• [EXTRAIT DU DOCUMENT]
········

KLEIBER Carlos

(1930-2004) Chef d'orchestre

La personnalité flamboyante de Carlos Kleiber et son talent d’analyste de la musique en ont fait un chef d’orchestre atypique, ne se fixant nulle part mais exigeant des orchestres qui lui étaient confiés un nombre impressionnant de répétitions. Ses enregistrements légendaires des symphonies de Beethoven, Schubert et Brahms et des grands opéras du répertoire le placent au rang des plus grands interprètes de la seconde moitié du XXème siècle.

Carlos Kleiber en 10 dates :

  • 1930 : Naissance à Berlin
  • 1935 : Départ pour l’Argentine
  • 1954 : Débuts de chef d’orchestre à Potsdam
  • 1966 : Kappelmeister à Stuttgart
  • 1974 : Tristan et Isolde à Bayreuth
  • 1979 : Le Chevalier à la rose à Munich
  • 1988 : Début au Met de New York dans La Bohème
  • 1989 : Concert du Nouvel An au Musikverein de Vienne
  • 1999 : Dernier concert avec l’Orchestre symphonique de la radio bavaroise
  • 2004 : Mort à Konjsica (Slovénie)

Fils du chef d’orchestre autrichien Erich Kleiber, il passe sa jeunesse en Argentine puis revient en Allemagne après la guerre.

········

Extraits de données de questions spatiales
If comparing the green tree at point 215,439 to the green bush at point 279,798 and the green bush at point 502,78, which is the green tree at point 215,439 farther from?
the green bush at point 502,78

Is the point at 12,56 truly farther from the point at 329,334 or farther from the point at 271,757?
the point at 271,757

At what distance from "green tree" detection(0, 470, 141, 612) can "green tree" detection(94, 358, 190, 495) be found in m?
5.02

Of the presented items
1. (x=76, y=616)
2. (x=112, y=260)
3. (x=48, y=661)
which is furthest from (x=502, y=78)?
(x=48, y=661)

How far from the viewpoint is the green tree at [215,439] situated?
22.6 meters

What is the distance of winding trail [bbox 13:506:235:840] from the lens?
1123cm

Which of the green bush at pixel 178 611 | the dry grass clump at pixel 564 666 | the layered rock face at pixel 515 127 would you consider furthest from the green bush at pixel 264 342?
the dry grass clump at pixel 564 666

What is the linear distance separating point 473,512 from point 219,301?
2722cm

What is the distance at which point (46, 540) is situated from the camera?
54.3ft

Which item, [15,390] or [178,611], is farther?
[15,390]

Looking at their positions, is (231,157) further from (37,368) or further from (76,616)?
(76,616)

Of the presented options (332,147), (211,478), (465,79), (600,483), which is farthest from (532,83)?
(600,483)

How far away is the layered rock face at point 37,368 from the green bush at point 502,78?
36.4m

········

D'après la notice sur Carlos Kleiber, dans quelle salle a-t-il dirigé le Concert du Nouvel An en 1989 ?

• [RÉPONSE] Au Musikverein de Vienne.